Well, somebody needs to curate the data a bit. Or do you suggest a bot should crawl the internet and register anything at least remotely resembling a ROS package?

Submitting a package just for indexing (i.e. no buildfarm builds) is quite easy. A pull request with 5 lines of YAML. But it needs to be tediously repeated for all ROS distros in which the package is assumed to work.

So maybe it would be good to create a “gather all” “release” where people could just register their package once and forever (and I wouldn’t use rolling for that). I can even imagine a colcon extension like “colcon register” that would construct the PR automatically. To even more increase the number of people using this mechanism, colcon could even check (after build? or when?) whether the package is registered, and if it’s not, it could type some hint in the terminal.

Yes, such packages could be super low quality, but at least they would be better discoverable. To limit the amount of packages a bit, a bot could verify the repo URLs and delete the record when it ceases to exist.

A problem with the low-quality packages could be that they even don’t have valid package.xml, containing dependencies on nonexistent packages etc. So ROS index would have a pretty hard time with them. But the recently added rosdistro PR bot could guide the authors through a few improvements steps.

No, I am suggesting that somebody (or some team) could curate a list of interesting packages that could be included in an official version (or unofficial fork) of rosindex.
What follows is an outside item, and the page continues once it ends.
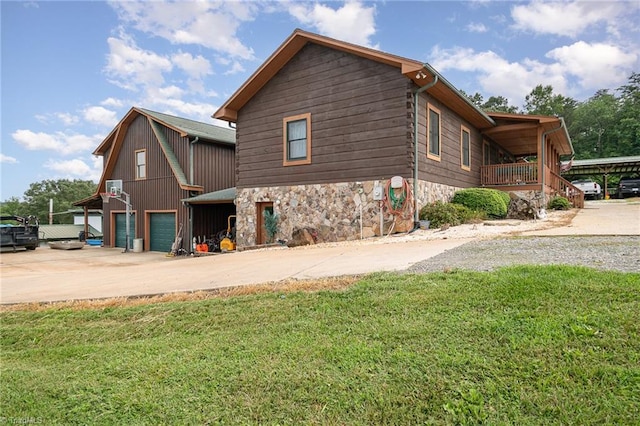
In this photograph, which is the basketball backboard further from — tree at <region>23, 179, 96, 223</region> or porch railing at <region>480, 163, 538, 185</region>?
tree at <region>23, 179, 96, 223</region>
Looking at the list from @doganulus, nebula, carma, and issac are interesting frameworks that would be good to include. ratslam seems to be an obsolete. That takes curation of some sort to expose, particularly since the package download statistics would not be available for unofficial packages. It would not be hard though to include other indicators of package usage such as Github stars or forks.

I’m sorry, @rkent, you were too fast responding. I was reacting to @doganulus .

Anyways, curated lists created by 3rd parties are a nice thing, but they still miss quite a lot. I think providing more options to 1st parties would increase the coverage the most.

Regarding stacks/collections/groups, could there be a bot that would cluster the package names and contact the maintainers of the cluster with a suggestion for specifying the collection more formally?

That would be easily solvable with ROS 1 stacks. A normal package cannot depend on stacks. Only stacks can depend on other stacks. So if your stack would circularly depend on another stack, just turn the stack dependency into a dependency on the stack’s packages.

They type of the dependency doesn’t matter. If anything in Repository B depends on something in repository A, repository A has to be released first. Likewise, if anything in repository A depends on something in repository B, then repository B must be released first. It’s impossible for both repository A and repository B to be released first, thus a deadlock because of the circular dependency.